Спецсообщение Г.Г. Ягоды И.В. Сталину с приложением протокола допроса В.А. Тер-Ваганяна

 

Подлежит возврату во

II часть ОС ЦК ВКП(б)

СТРОГО СЕКРЕТНО

 

Пролетарии всех стран, соединяйтесь!

ВСЕСОЮЗНАЯ КОММУНИСТИЧЕСКАЯ ПАРТИЯ (БОЛЬШЕВИКОВ).

ЦЕНТРАЛЬНЫЙ КОМИТЕТ.

 

№ П2994                    22 июля 1936 г.

 

ЧЛЕНАМ И КАНДИДАТАМ ПОЛИТБЮРО: т.т. Андрееву, Ворошилову, Жданову, Кагановичу, Калинину, Косиору Ст., Микояну, Молотову, Орджоникидзе, Петровскому, Постышеву, Рудзутаку, Сталину, Чубарю, Эйхе.

Тов. Ежову.

 

По поручению т. Сталина посылается Вам для сведения протокол допроса Тер-Ваганяна В.А. от 16-го июля 1936 г.

ПРИЛОЖЕНИЕ: экз. № ___________ на 9 листах.

 

ЗАВ. ОС ЦК


СОВЕРШЕННО СЕКРЕТНО.

СЕКРЕТАРЮ ЦК ВКП(б) –

тов. СТАЛИНУ. –

 

Направляю Вам протокол допроса ТЕР-ВАГАНЯНА В.А. от 16-го июля 1936 года.

 

НАРОДНЫЙ КОМИССАР

ВНУТРЕННИХ ДЕЛ СОЮЗА ССР:

 

(Г. ЯГОДА)

 

19 июля 1936 года.

№ 57002

 

Пометы: [Чл. ПБ

{т. Орджоникидзе}]


ПРОТОКОЛ ДОПРОСА

ТЕР-ВАГАНЯНА В.А. от 16.VII-1936 г.

 

Тер-Ваганян Вагаршак Арутюнович – рожд<ения> 1893 г., урож<енец> АССР Армении,  с<ела> Корчеван, Мигринского р<айо>на, бывш<ий> член ВКП(б) с 1912 г., исключавшийся из партии в 1927 г. как троцкист, восстановленный в 1930 г., вторично исключенный в 1933 г., восстановлен­ный в 1934 г. и в третий раз исключенный в 1935 г. как троцкист-двурушник.

Цель задания:
Повторите фрагмент спецсообщения, начиная со слов «ЦЕНТРАЛЬНЫЙ КОМИТЕТ.» и далее вплоть до слов «Сталину, Чубарю, Эйхе.».

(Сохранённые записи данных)
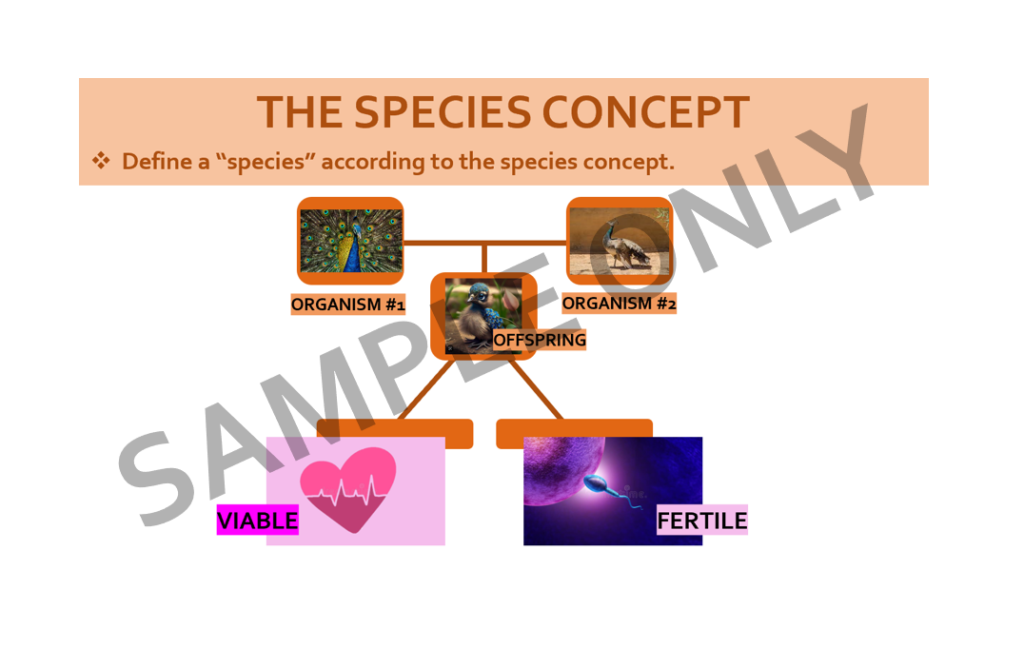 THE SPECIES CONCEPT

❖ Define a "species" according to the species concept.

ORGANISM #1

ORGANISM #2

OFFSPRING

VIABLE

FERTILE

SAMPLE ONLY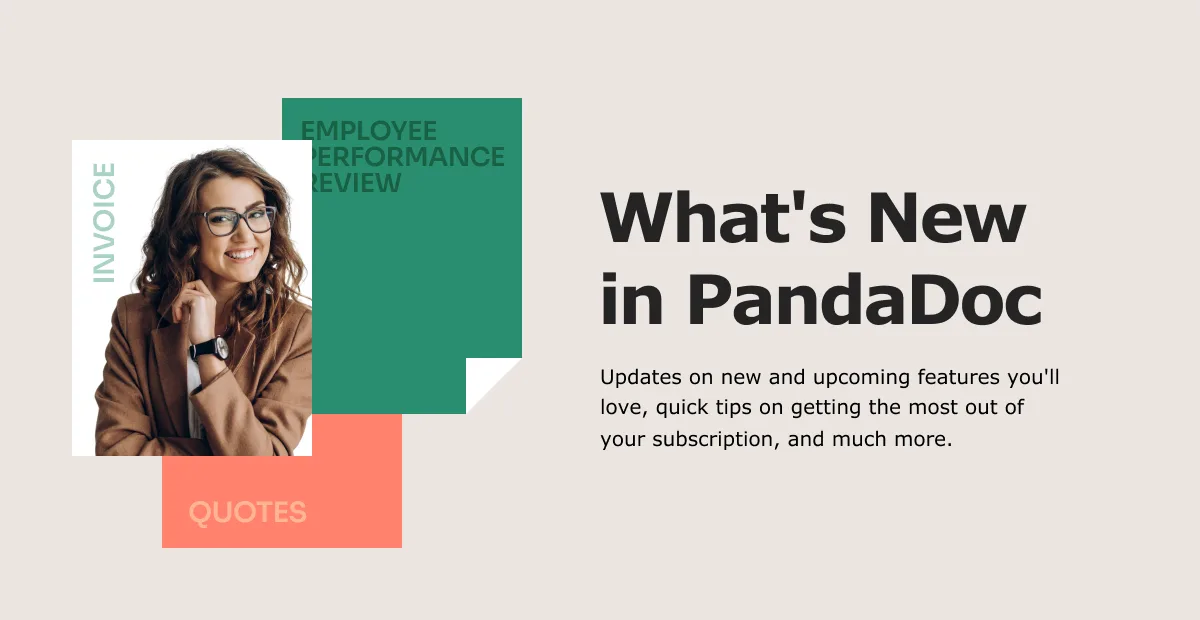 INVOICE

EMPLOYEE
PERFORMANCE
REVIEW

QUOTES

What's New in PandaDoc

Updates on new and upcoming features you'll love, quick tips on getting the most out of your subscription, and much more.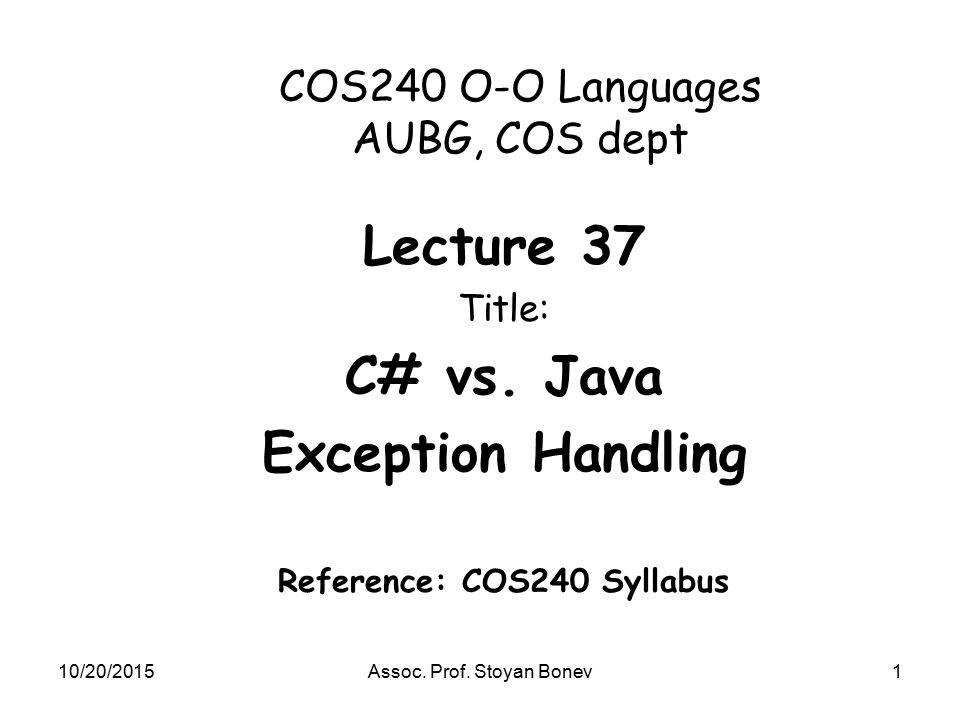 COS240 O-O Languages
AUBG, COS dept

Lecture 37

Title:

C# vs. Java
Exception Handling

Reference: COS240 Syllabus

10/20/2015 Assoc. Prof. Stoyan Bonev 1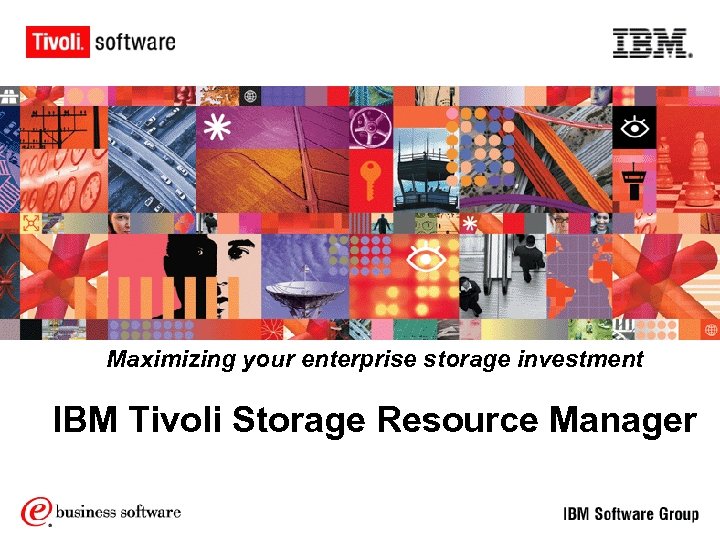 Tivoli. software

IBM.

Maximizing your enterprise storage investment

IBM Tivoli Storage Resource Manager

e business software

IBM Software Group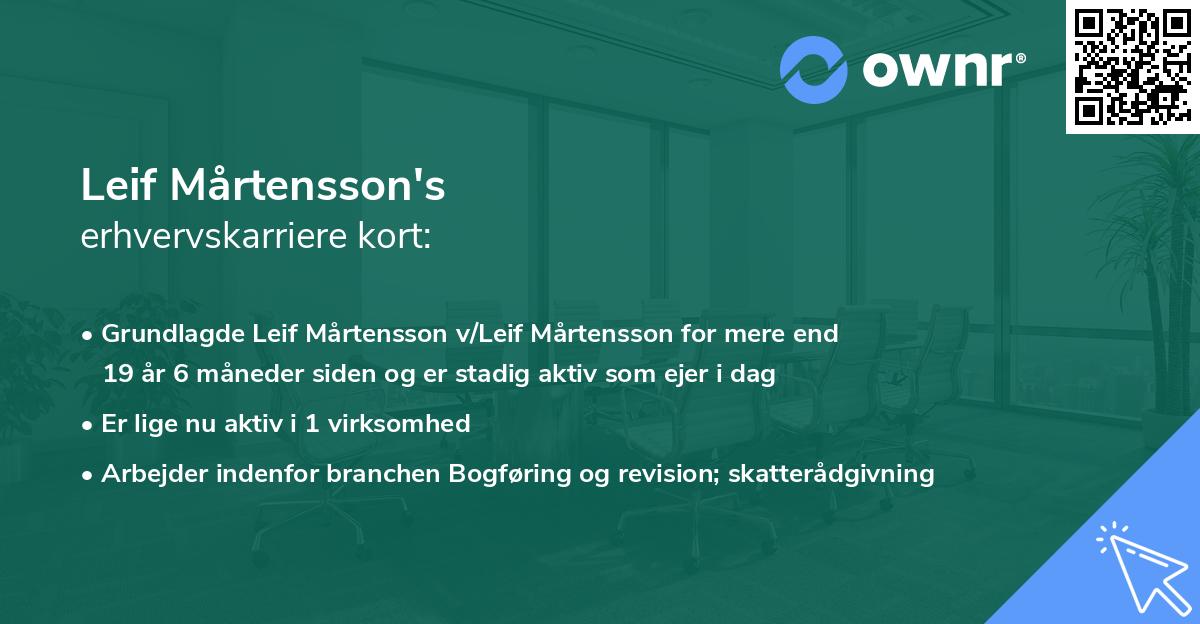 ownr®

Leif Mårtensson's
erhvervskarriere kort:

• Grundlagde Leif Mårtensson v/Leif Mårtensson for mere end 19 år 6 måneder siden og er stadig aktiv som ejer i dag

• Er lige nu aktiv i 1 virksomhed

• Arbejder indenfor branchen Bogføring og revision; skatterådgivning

---

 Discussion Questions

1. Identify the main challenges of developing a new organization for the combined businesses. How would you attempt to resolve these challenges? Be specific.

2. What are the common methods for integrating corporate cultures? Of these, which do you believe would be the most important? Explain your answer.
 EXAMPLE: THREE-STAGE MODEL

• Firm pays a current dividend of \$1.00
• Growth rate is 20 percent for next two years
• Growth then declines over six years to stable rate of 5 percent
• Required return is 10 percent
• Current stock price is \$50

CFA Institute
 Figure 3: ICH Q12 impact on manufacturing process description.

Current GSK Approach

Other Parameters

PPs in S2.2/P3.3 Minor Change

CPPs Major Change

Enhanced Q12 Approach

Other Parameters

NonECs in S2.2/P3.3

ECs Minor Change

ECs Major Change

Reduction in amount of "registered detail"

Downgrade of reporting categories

Ответ к заданию:
ЦЕНТРАЛЬНЫЙ КОМИТЕТ.

 

№ П2994                    22 июля 1936 г.

 

ЧЛЕНАМ И КАНДИДАТАМ ПОЛИТБЮРО: т.т. Андрееву, Ворошилову, Жданову, Кагановичу, Калинину, Косиору Ст., Микояну, Молотову, Орджоникидзе, Петровскому, Постышеву, Рудзутаку, Сталину, Чубарю, Эйхе.